◆ Document text:
• • • •

Advanced Cache Invalidation Patterns with PostgreSQL LISTEN/NOTIFY

October 4, 2025

15 min read

Goh Ling Yong

Technology enthusiast and software architect specializing in AI-driven development tools and modern software engineering practices. Passionate about the intersection of artificial intelligence and human creativity in building tomorrow's digital solutions.

The Challenge: Stale Caches in Distributed Systems

In any distributed architecture, maintaining cache consistency across multiple service instances is a persistent and non-trivial problem. While Time-To-Live (TTL) caching is simple, it forces a trade-off between data freshness and database load, often resulting in users seeing stale data. A more proactive approach involves explicit cache invalidation, but this introduces its own complexities. Standard solutions often involve adding a message broker like RabbitMQ or Kafka, or using Redis Pub/Sub. These are powerful, but they also introduce another piece of infrastructure to maintain, secure, and scale—increasing operational overhead for what is sometimes a simple requirement: "Tell me when this piece of data changes."

This article details an alternative, database-centric pattern that leverages a powerful but often underutilized feature of PostgreSQL: LISTEN and NOTIFY. We will bypass introductory concepts and focus directly on a production-ready implementation that addresses the real-world challenges of this approach: connection failures, missed messages, performance overhead, and scalability.

Our goal is to build a system that:

Instantly propagates data changes from the database to multiple service instances.
Is resilient to network partitions and service restarts.
Guarantees eventual consistency even if notifications are missed.
Is mindful of performance impacts on the database's write throughput.

Core Mechanism: The Trigger-Based Notification Emitter

The foundation of this pattern is a PostgreSQL trigger that fires on data modifications (INSERT, UPDATE, DELETE) and uses pg_notify() to send a payload over a named channel. The design of this trigger and its payload is critical for a robust system.

1. Designing the Notification Payload

A well-designed payload should be informative but concise. The pg_notify payload is limited to 8000 bytes, so we cannot blindly serialize entire rows. A robust payload structure contains the essential metadata for a consumer to act upon:

* table_name: The source table of the change.

• • • •

◆ Stored data:

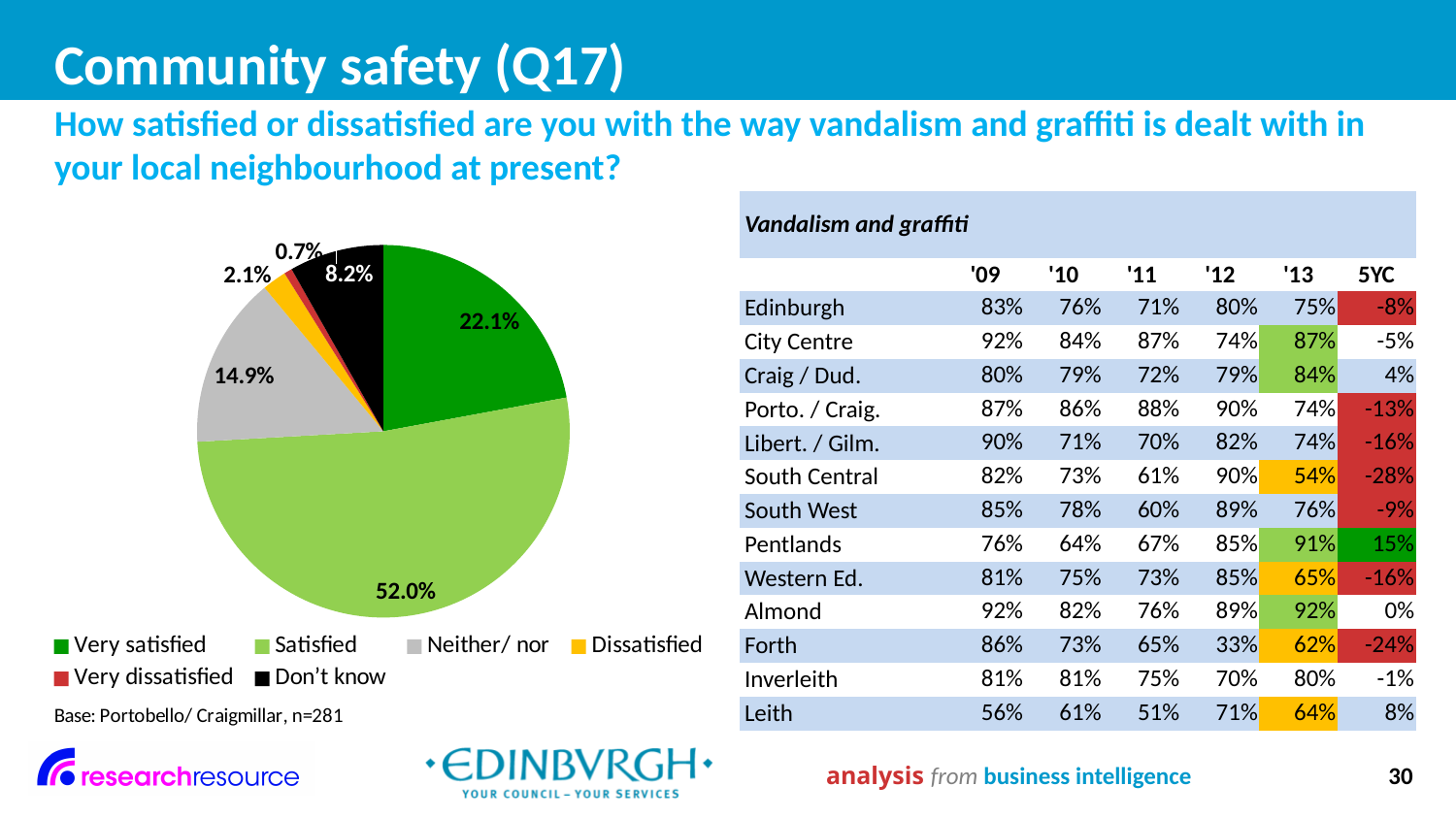
What percentage of respondents are 'Very satisfied' in the pie chart? 22.1% What type of chart is shown on the slide? Pie chart What is the base (sample size) stated below the pie chart? Portobello/ Craigmillar, n=281 Which category has the largest slice in the pie chart? Satisfied What share of the pie chart is 'Neither/ nor'? 14.9% Which category has the smallest slice in the pie chart? Very dissatisfied How many categories does the pie chart legend list? 6 What percentage of respondents answered 'Don't know' in the pie chart? 8.2% What is the difference between the 'Satisfied' and 'Very satisfied' percentages in the pie chart? 29.9% Which is larger in the pie chart: 'Don't know' or 'Dissatisfied'? Don't know What percentage of respondents are 'Very dissatisfied' in the pie chart? 0.7% What percentage of respondents are 'Satisfied' in the pie chart? 52.0%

• • • •

◆ Activities:
(1) In the article on cache invalidation with PostgreSQL LISTEN/NOTIFY, why shouldn't the notification payload carry entire rows? Answer in one to three sentences.
(2) Continue the article on PostgreSQL LISTEN/NOTIFY cache invalidation from the point where it stops.

◆ Answers:
(1) The pg_notify payload is limited to 8000 bytes, so whole rows can't be serialized blindly. The payload should instead be concise and hold only the essential metadata a consumer needs to act on, such as the source table of the change.

(2)
* operation: The type of SQL command (INSERT, UPDATE, DELETE).

* record_id: The primary key of the affected row. This is the most crucial piece of information for key-based cache invalidation.

* changed_at: A precise timestamp of the change, essential for reconciliation logic.

Here's the PL/pgSQL function that constructs and sends this payload. It's designed to be generic and reusable across multiple tables.

sql

-- Create the function that will be called by our triggers
CREATE OR REPLACE FUNCTION notify_record_change()
RETURNS TRIGGER AS $$
DECLARE
  channel TEXT := 'record_changes';
  notification JSON;
  record_id TEXT;
BEGIN
  -- Determine the record_id based on the operation
  IF (TG_OP = 'DELETE') THEN
    record_id := OLD.id::TEXT;
  ELSE
    record_id := NEW.id::TEXT;
  END IF;

  -- Construct the JSON payload
  notification = json_build_object(
    'table_name', TG_TABLE_NAME,
    'operation', TG_OP,
    'record_id', record_id,
    'changed_at', now()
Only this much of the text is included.